** Opening Available data block **

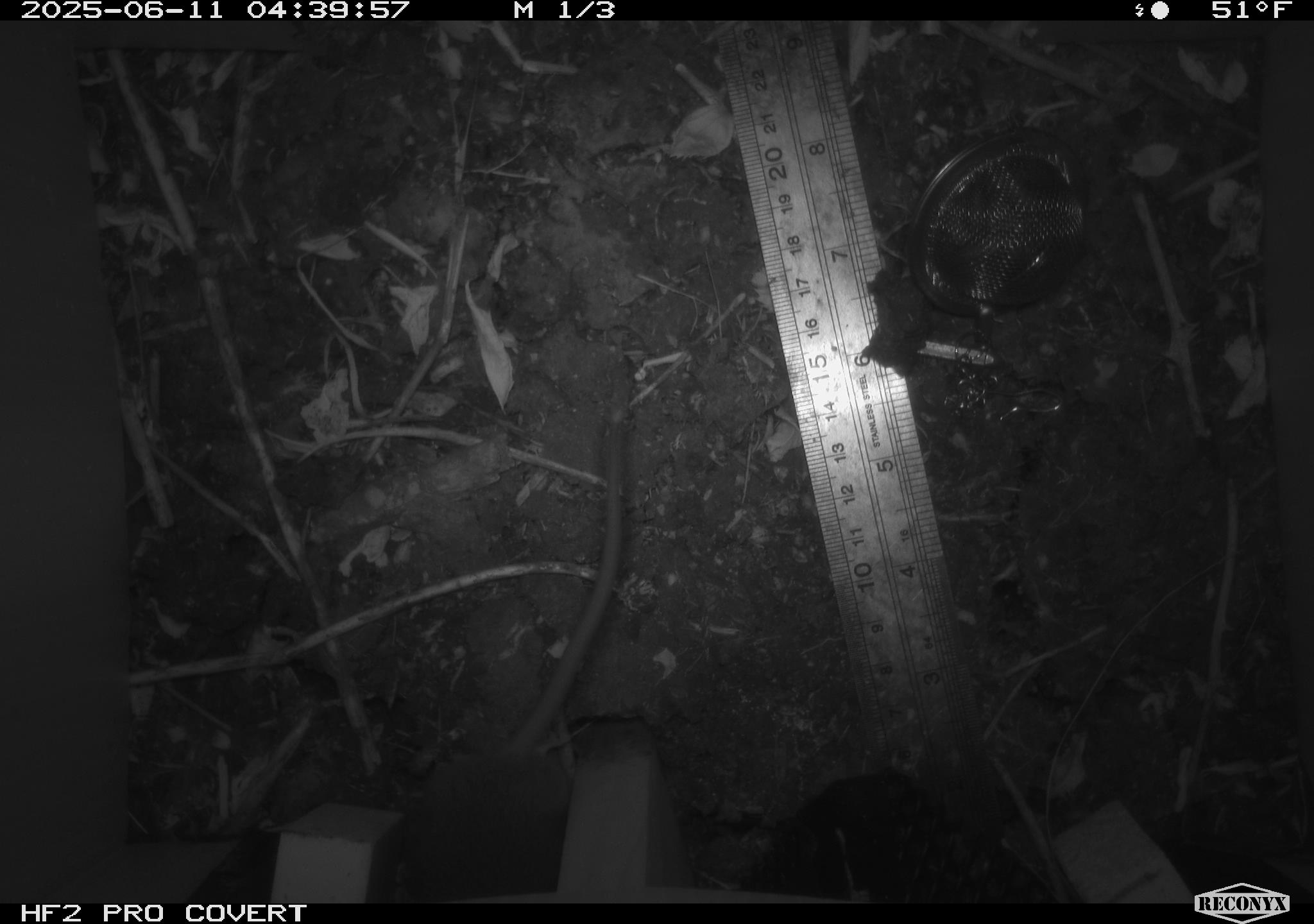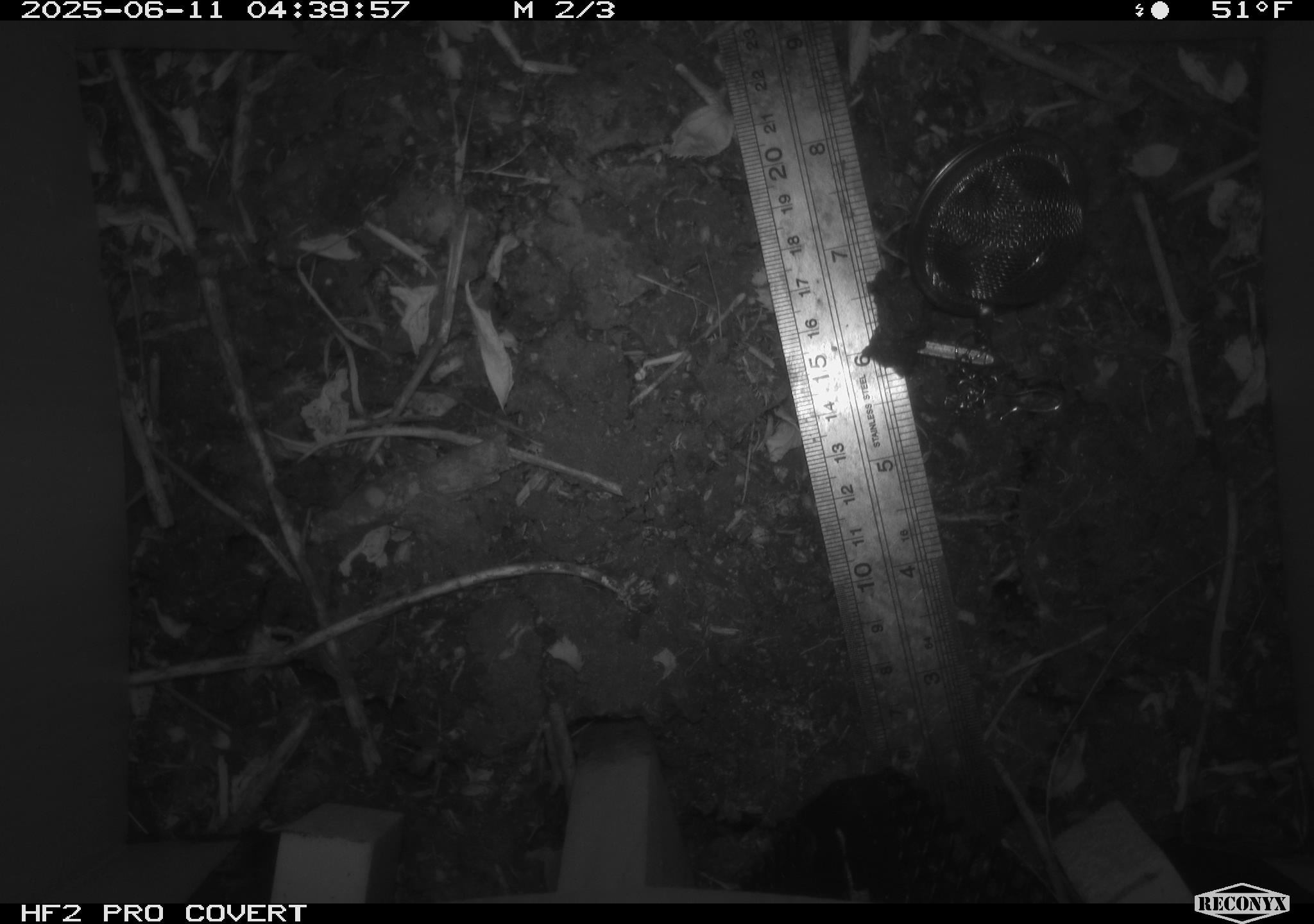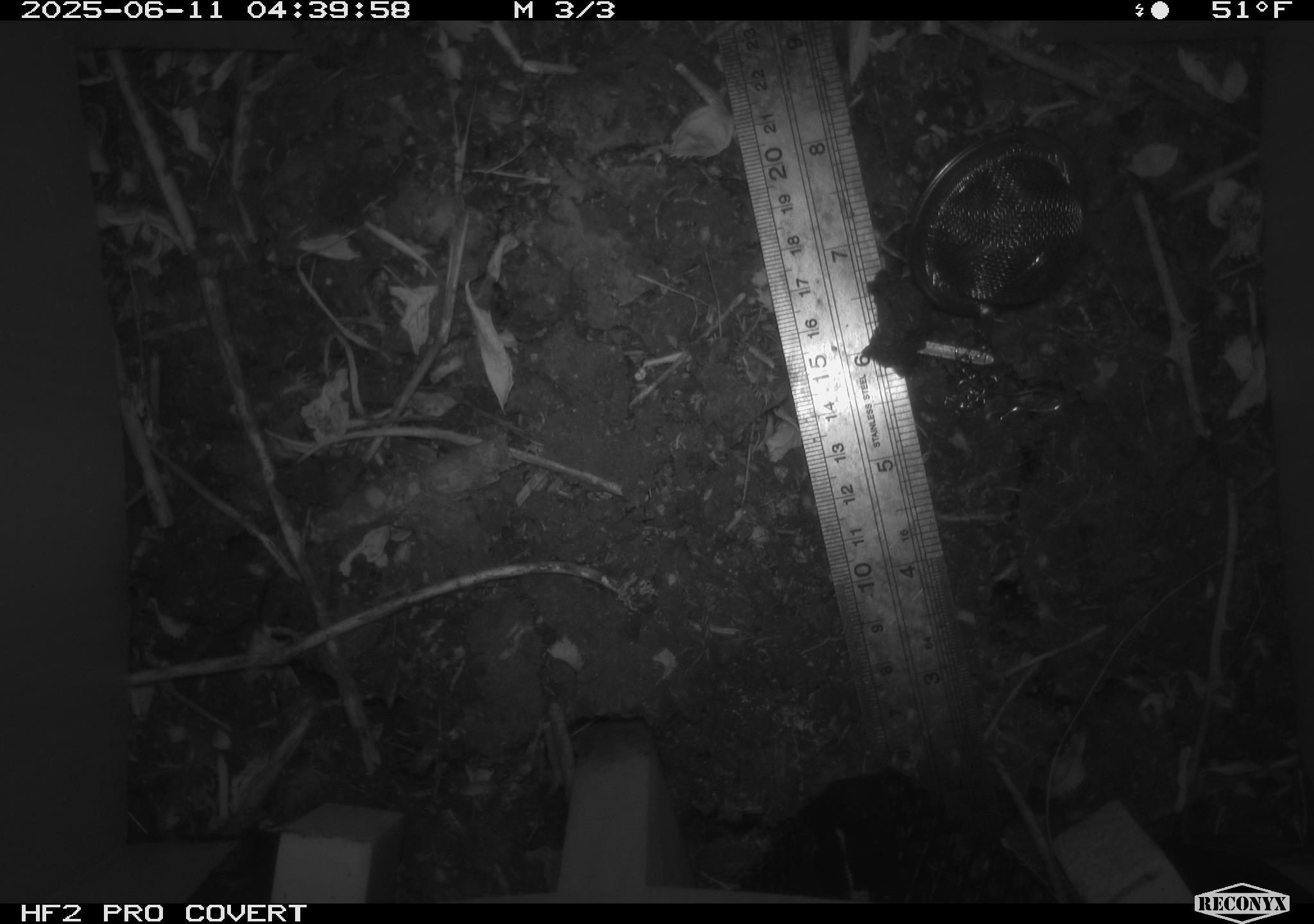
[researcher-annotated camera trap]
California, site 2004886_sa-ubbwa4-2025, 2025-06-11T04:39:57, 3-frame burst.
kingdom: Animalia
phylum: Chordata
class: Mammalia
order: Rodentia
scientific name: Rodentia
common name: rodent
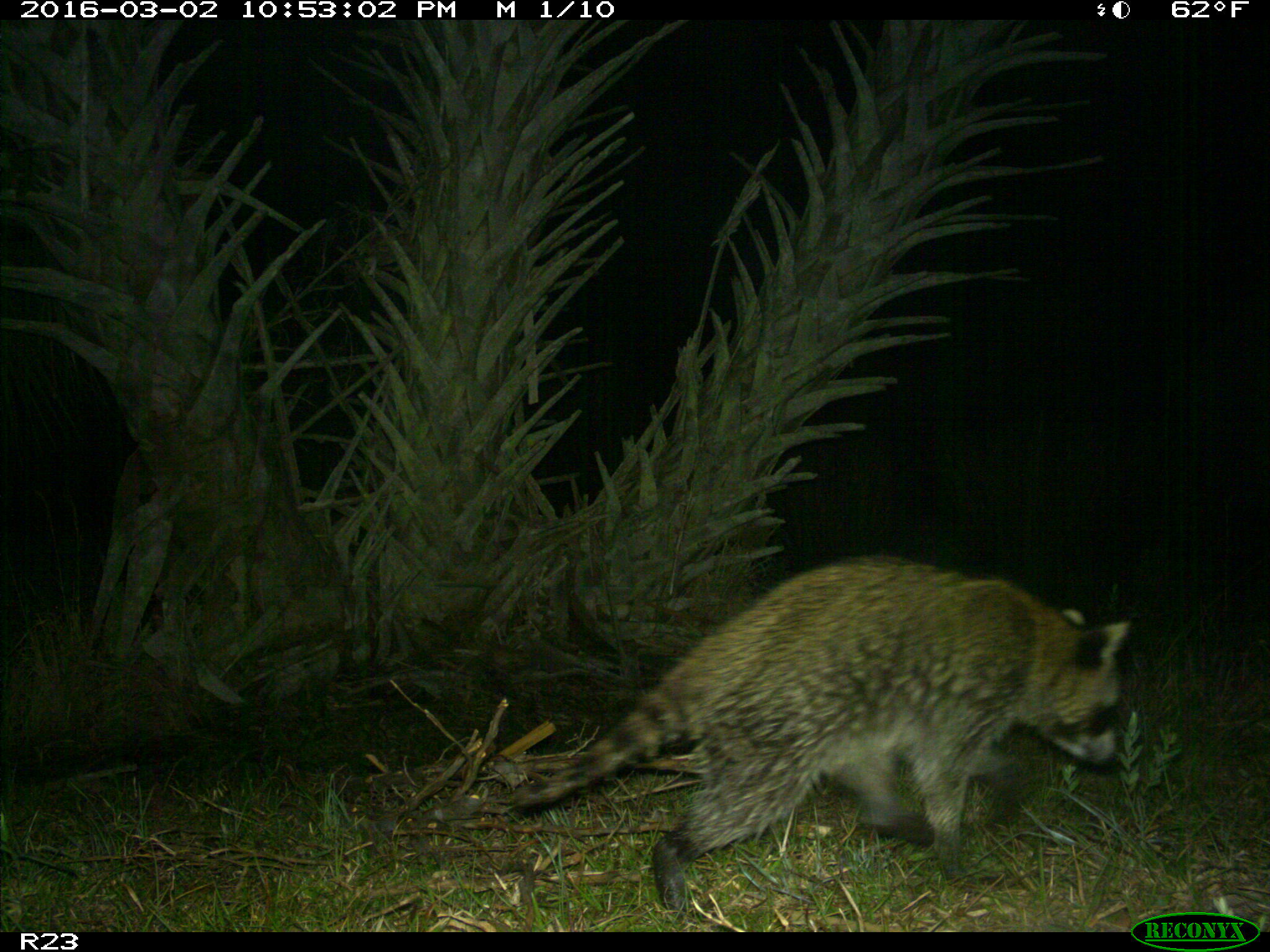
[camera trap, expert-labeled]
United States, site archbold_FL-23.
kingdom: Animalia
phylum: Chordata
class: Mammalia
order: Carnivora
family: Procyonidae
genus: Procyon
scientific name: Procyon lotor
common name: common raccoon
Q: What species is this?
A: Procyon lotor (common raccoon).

** Closing Available data block **

◆ What is required
The data above must be reproduced exactly, without any of its pictures.

◆ Exercise result
[researcher-annotated camera trap]
California, site 2004886_sa-ubbwa4-2025, 2025-06-11T04:39:57, 3-frame burst.
kingdom: Animalia
phylum: Chordata
class: Mammalia
order: Rodentia
scientific name: Rodentia
common name: rodent
[camera trap, expert-labeled]
United States, site archbold_FL-23.
kingdom: Animalia
phylum: Chordata
class: Mammalia
order: Carnivora
family: Procyonidae
genus: Procyon
scientific name: Procyon lotor
common name: common raccoon
Q: What species is this?
A: Procyon lotor (common raccoon).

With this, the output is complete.